Morris Evan D, Emvalomenos Gaelle M, Hoye Jocelyn, Meikle Steven R
Radiology and Biomedical Imaging, Yale University, New Haven, Connecticut;
Biomedical Engineering, Yale University, New Haven, Connecticut.
J Nucl Med. 2024 Dec 3;65(12):1824-1837. doi: 10.2967/jnumed.124.267494.
Researchers use dynamic PET imaging with target-selective tracer molecules to probe molecular processes. Kinetic models have been developed to describe these processes. The models are typically fitted to the measured PET data with the assumption that the brain is in a steady-state condition for the duration of the scan. The end results are quantitative parameters that characterize the molecular processes. The most common kinetic modeling endpoints are estimates of volume of distribution or the binding potential of a tracer. If the steady state is violated during the scanning period, the standard kinetic models may not apply. To address this issue, time-variant kinetic models have been developed for the characterization of dynamic PET data acquired while significant changes (e.g., short-lived neurotransmitter changes) are occurring in brain processes. These models are intended to extract a transient signal from data. This work in the PET field dates back at least to the 1990s. As interest has grown in imaging nonsteady events, development and refinement of time-variant models has accelerated.
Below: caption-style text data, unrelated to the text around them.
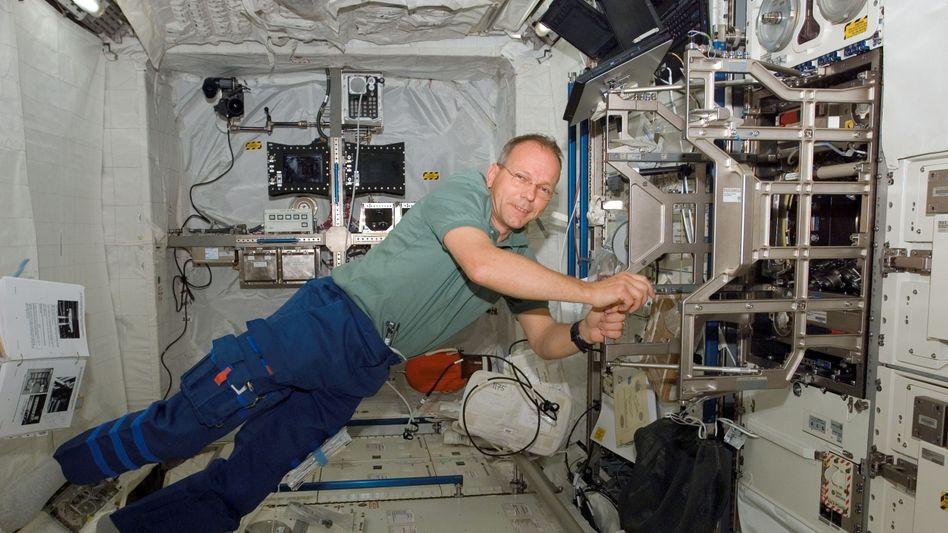 """Astronaut Hans Schlegel im """"Columbus""""-Raumlabor (Februar 2008)"""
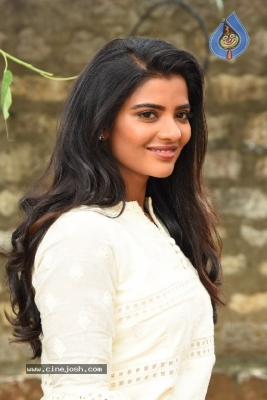 Aishwarya Rajesh Photos - 4 of 21
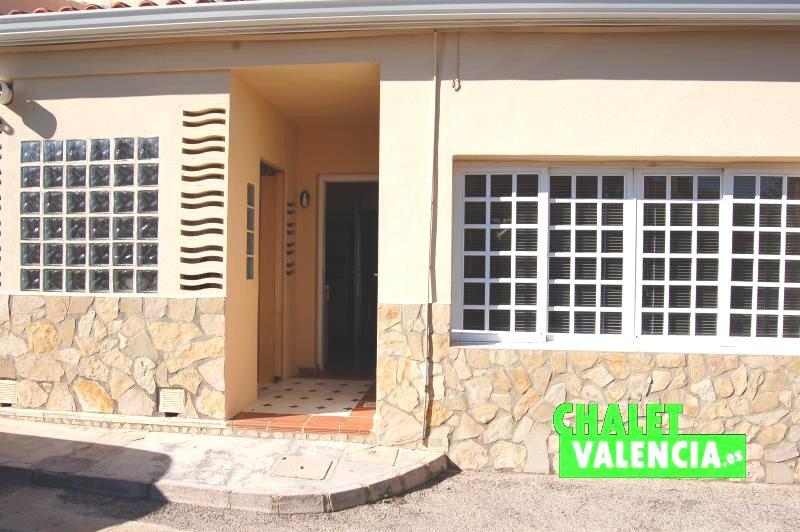 Entrada vivienda desde calle privada comunidad La Eliana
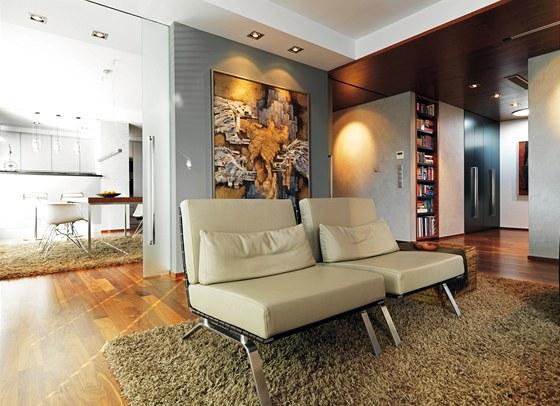 Šedá barevnost stěn nechává vyniknout výtvarným dílům.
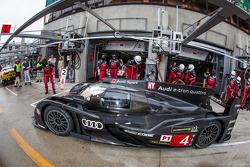 #4 Audi Sport Team Joest Audi R18 e-tron quattro: Marco Bonanomi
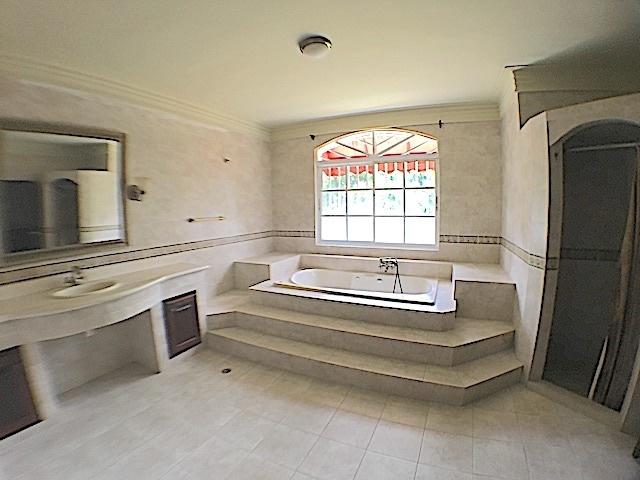 12 de 21: Amplio baño habitación principal con ducha y Jacussy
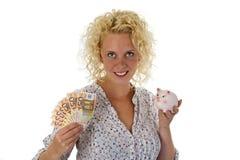 Giovane donna con la banca piggy e le euro banconote Fotografie Stock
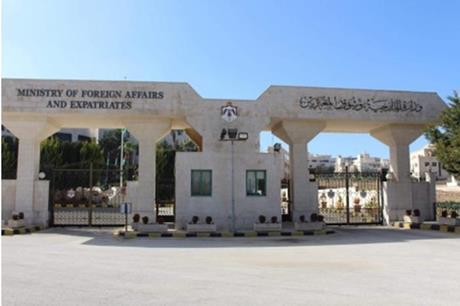 السفارة الأردنية في القاهرة تنفي اشاعات حول اجلاء أردنيين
These new models, which we classify as belonging to the first, second, or third generation according to their innovation, have used the latest progress in mathematics, image processing, artificial intelligence, and statistics to improve the sensitivity and performance of the earliest practical time-variant models to detect and describe nonsteady phenomena. This review provides a detailed overview of the history of time-variant models in PET. It puts key advancements in the field into historical and scientific context. The sum total of the methods is an ongoing attempt to better understand the nature and implications of neurotransmitter fluctuations and other brief neurochemical phenomena.
研究人员使用带有目标选择性示踪分子的动态正电子发射断层扫描(PET)成像来探究分子过程。动力学模型已被开发用于描述这些过程。这些模型通常在假设大脑在扫描期间处于稳态条件下拟合测量得到的PET数据。最终结果是表征分子过程的定量参数。最常见的动力学建模终点是分布容积或示踪剂结合潜力的估计值。如果在扫描期间稳态被打破,标准动力学模型可能不适用。为了解决这个问题,已经开发了时变动力学模型来表征在大脑过程中发生显著变化(例如,短效神经递质变化)时获取的动态PET数据。这些模型旨在从数据中提取瞬态信号。PET领域的这项工作至少可以追溯到20世纪90年代。随着对非稳态事件成像的兴趣增加,时变模型的开发和完善加速了。这些新模型,根据其创新性我们将其分类为第一代、第二代或第三代,利用了数学、图像处理、人工智能和统计学的最新进展,以提高最早实用的时变模型检测和描述非稳态现象的灵敏度和性能。这篇综述详细概述了PET中时变模型的历史。它将该领域的关键进展置于历史和科学背景中。这些方法的总体目的是不断尝试更好地理解神经递质波动和其他短暂神经化学现象的本质及影响。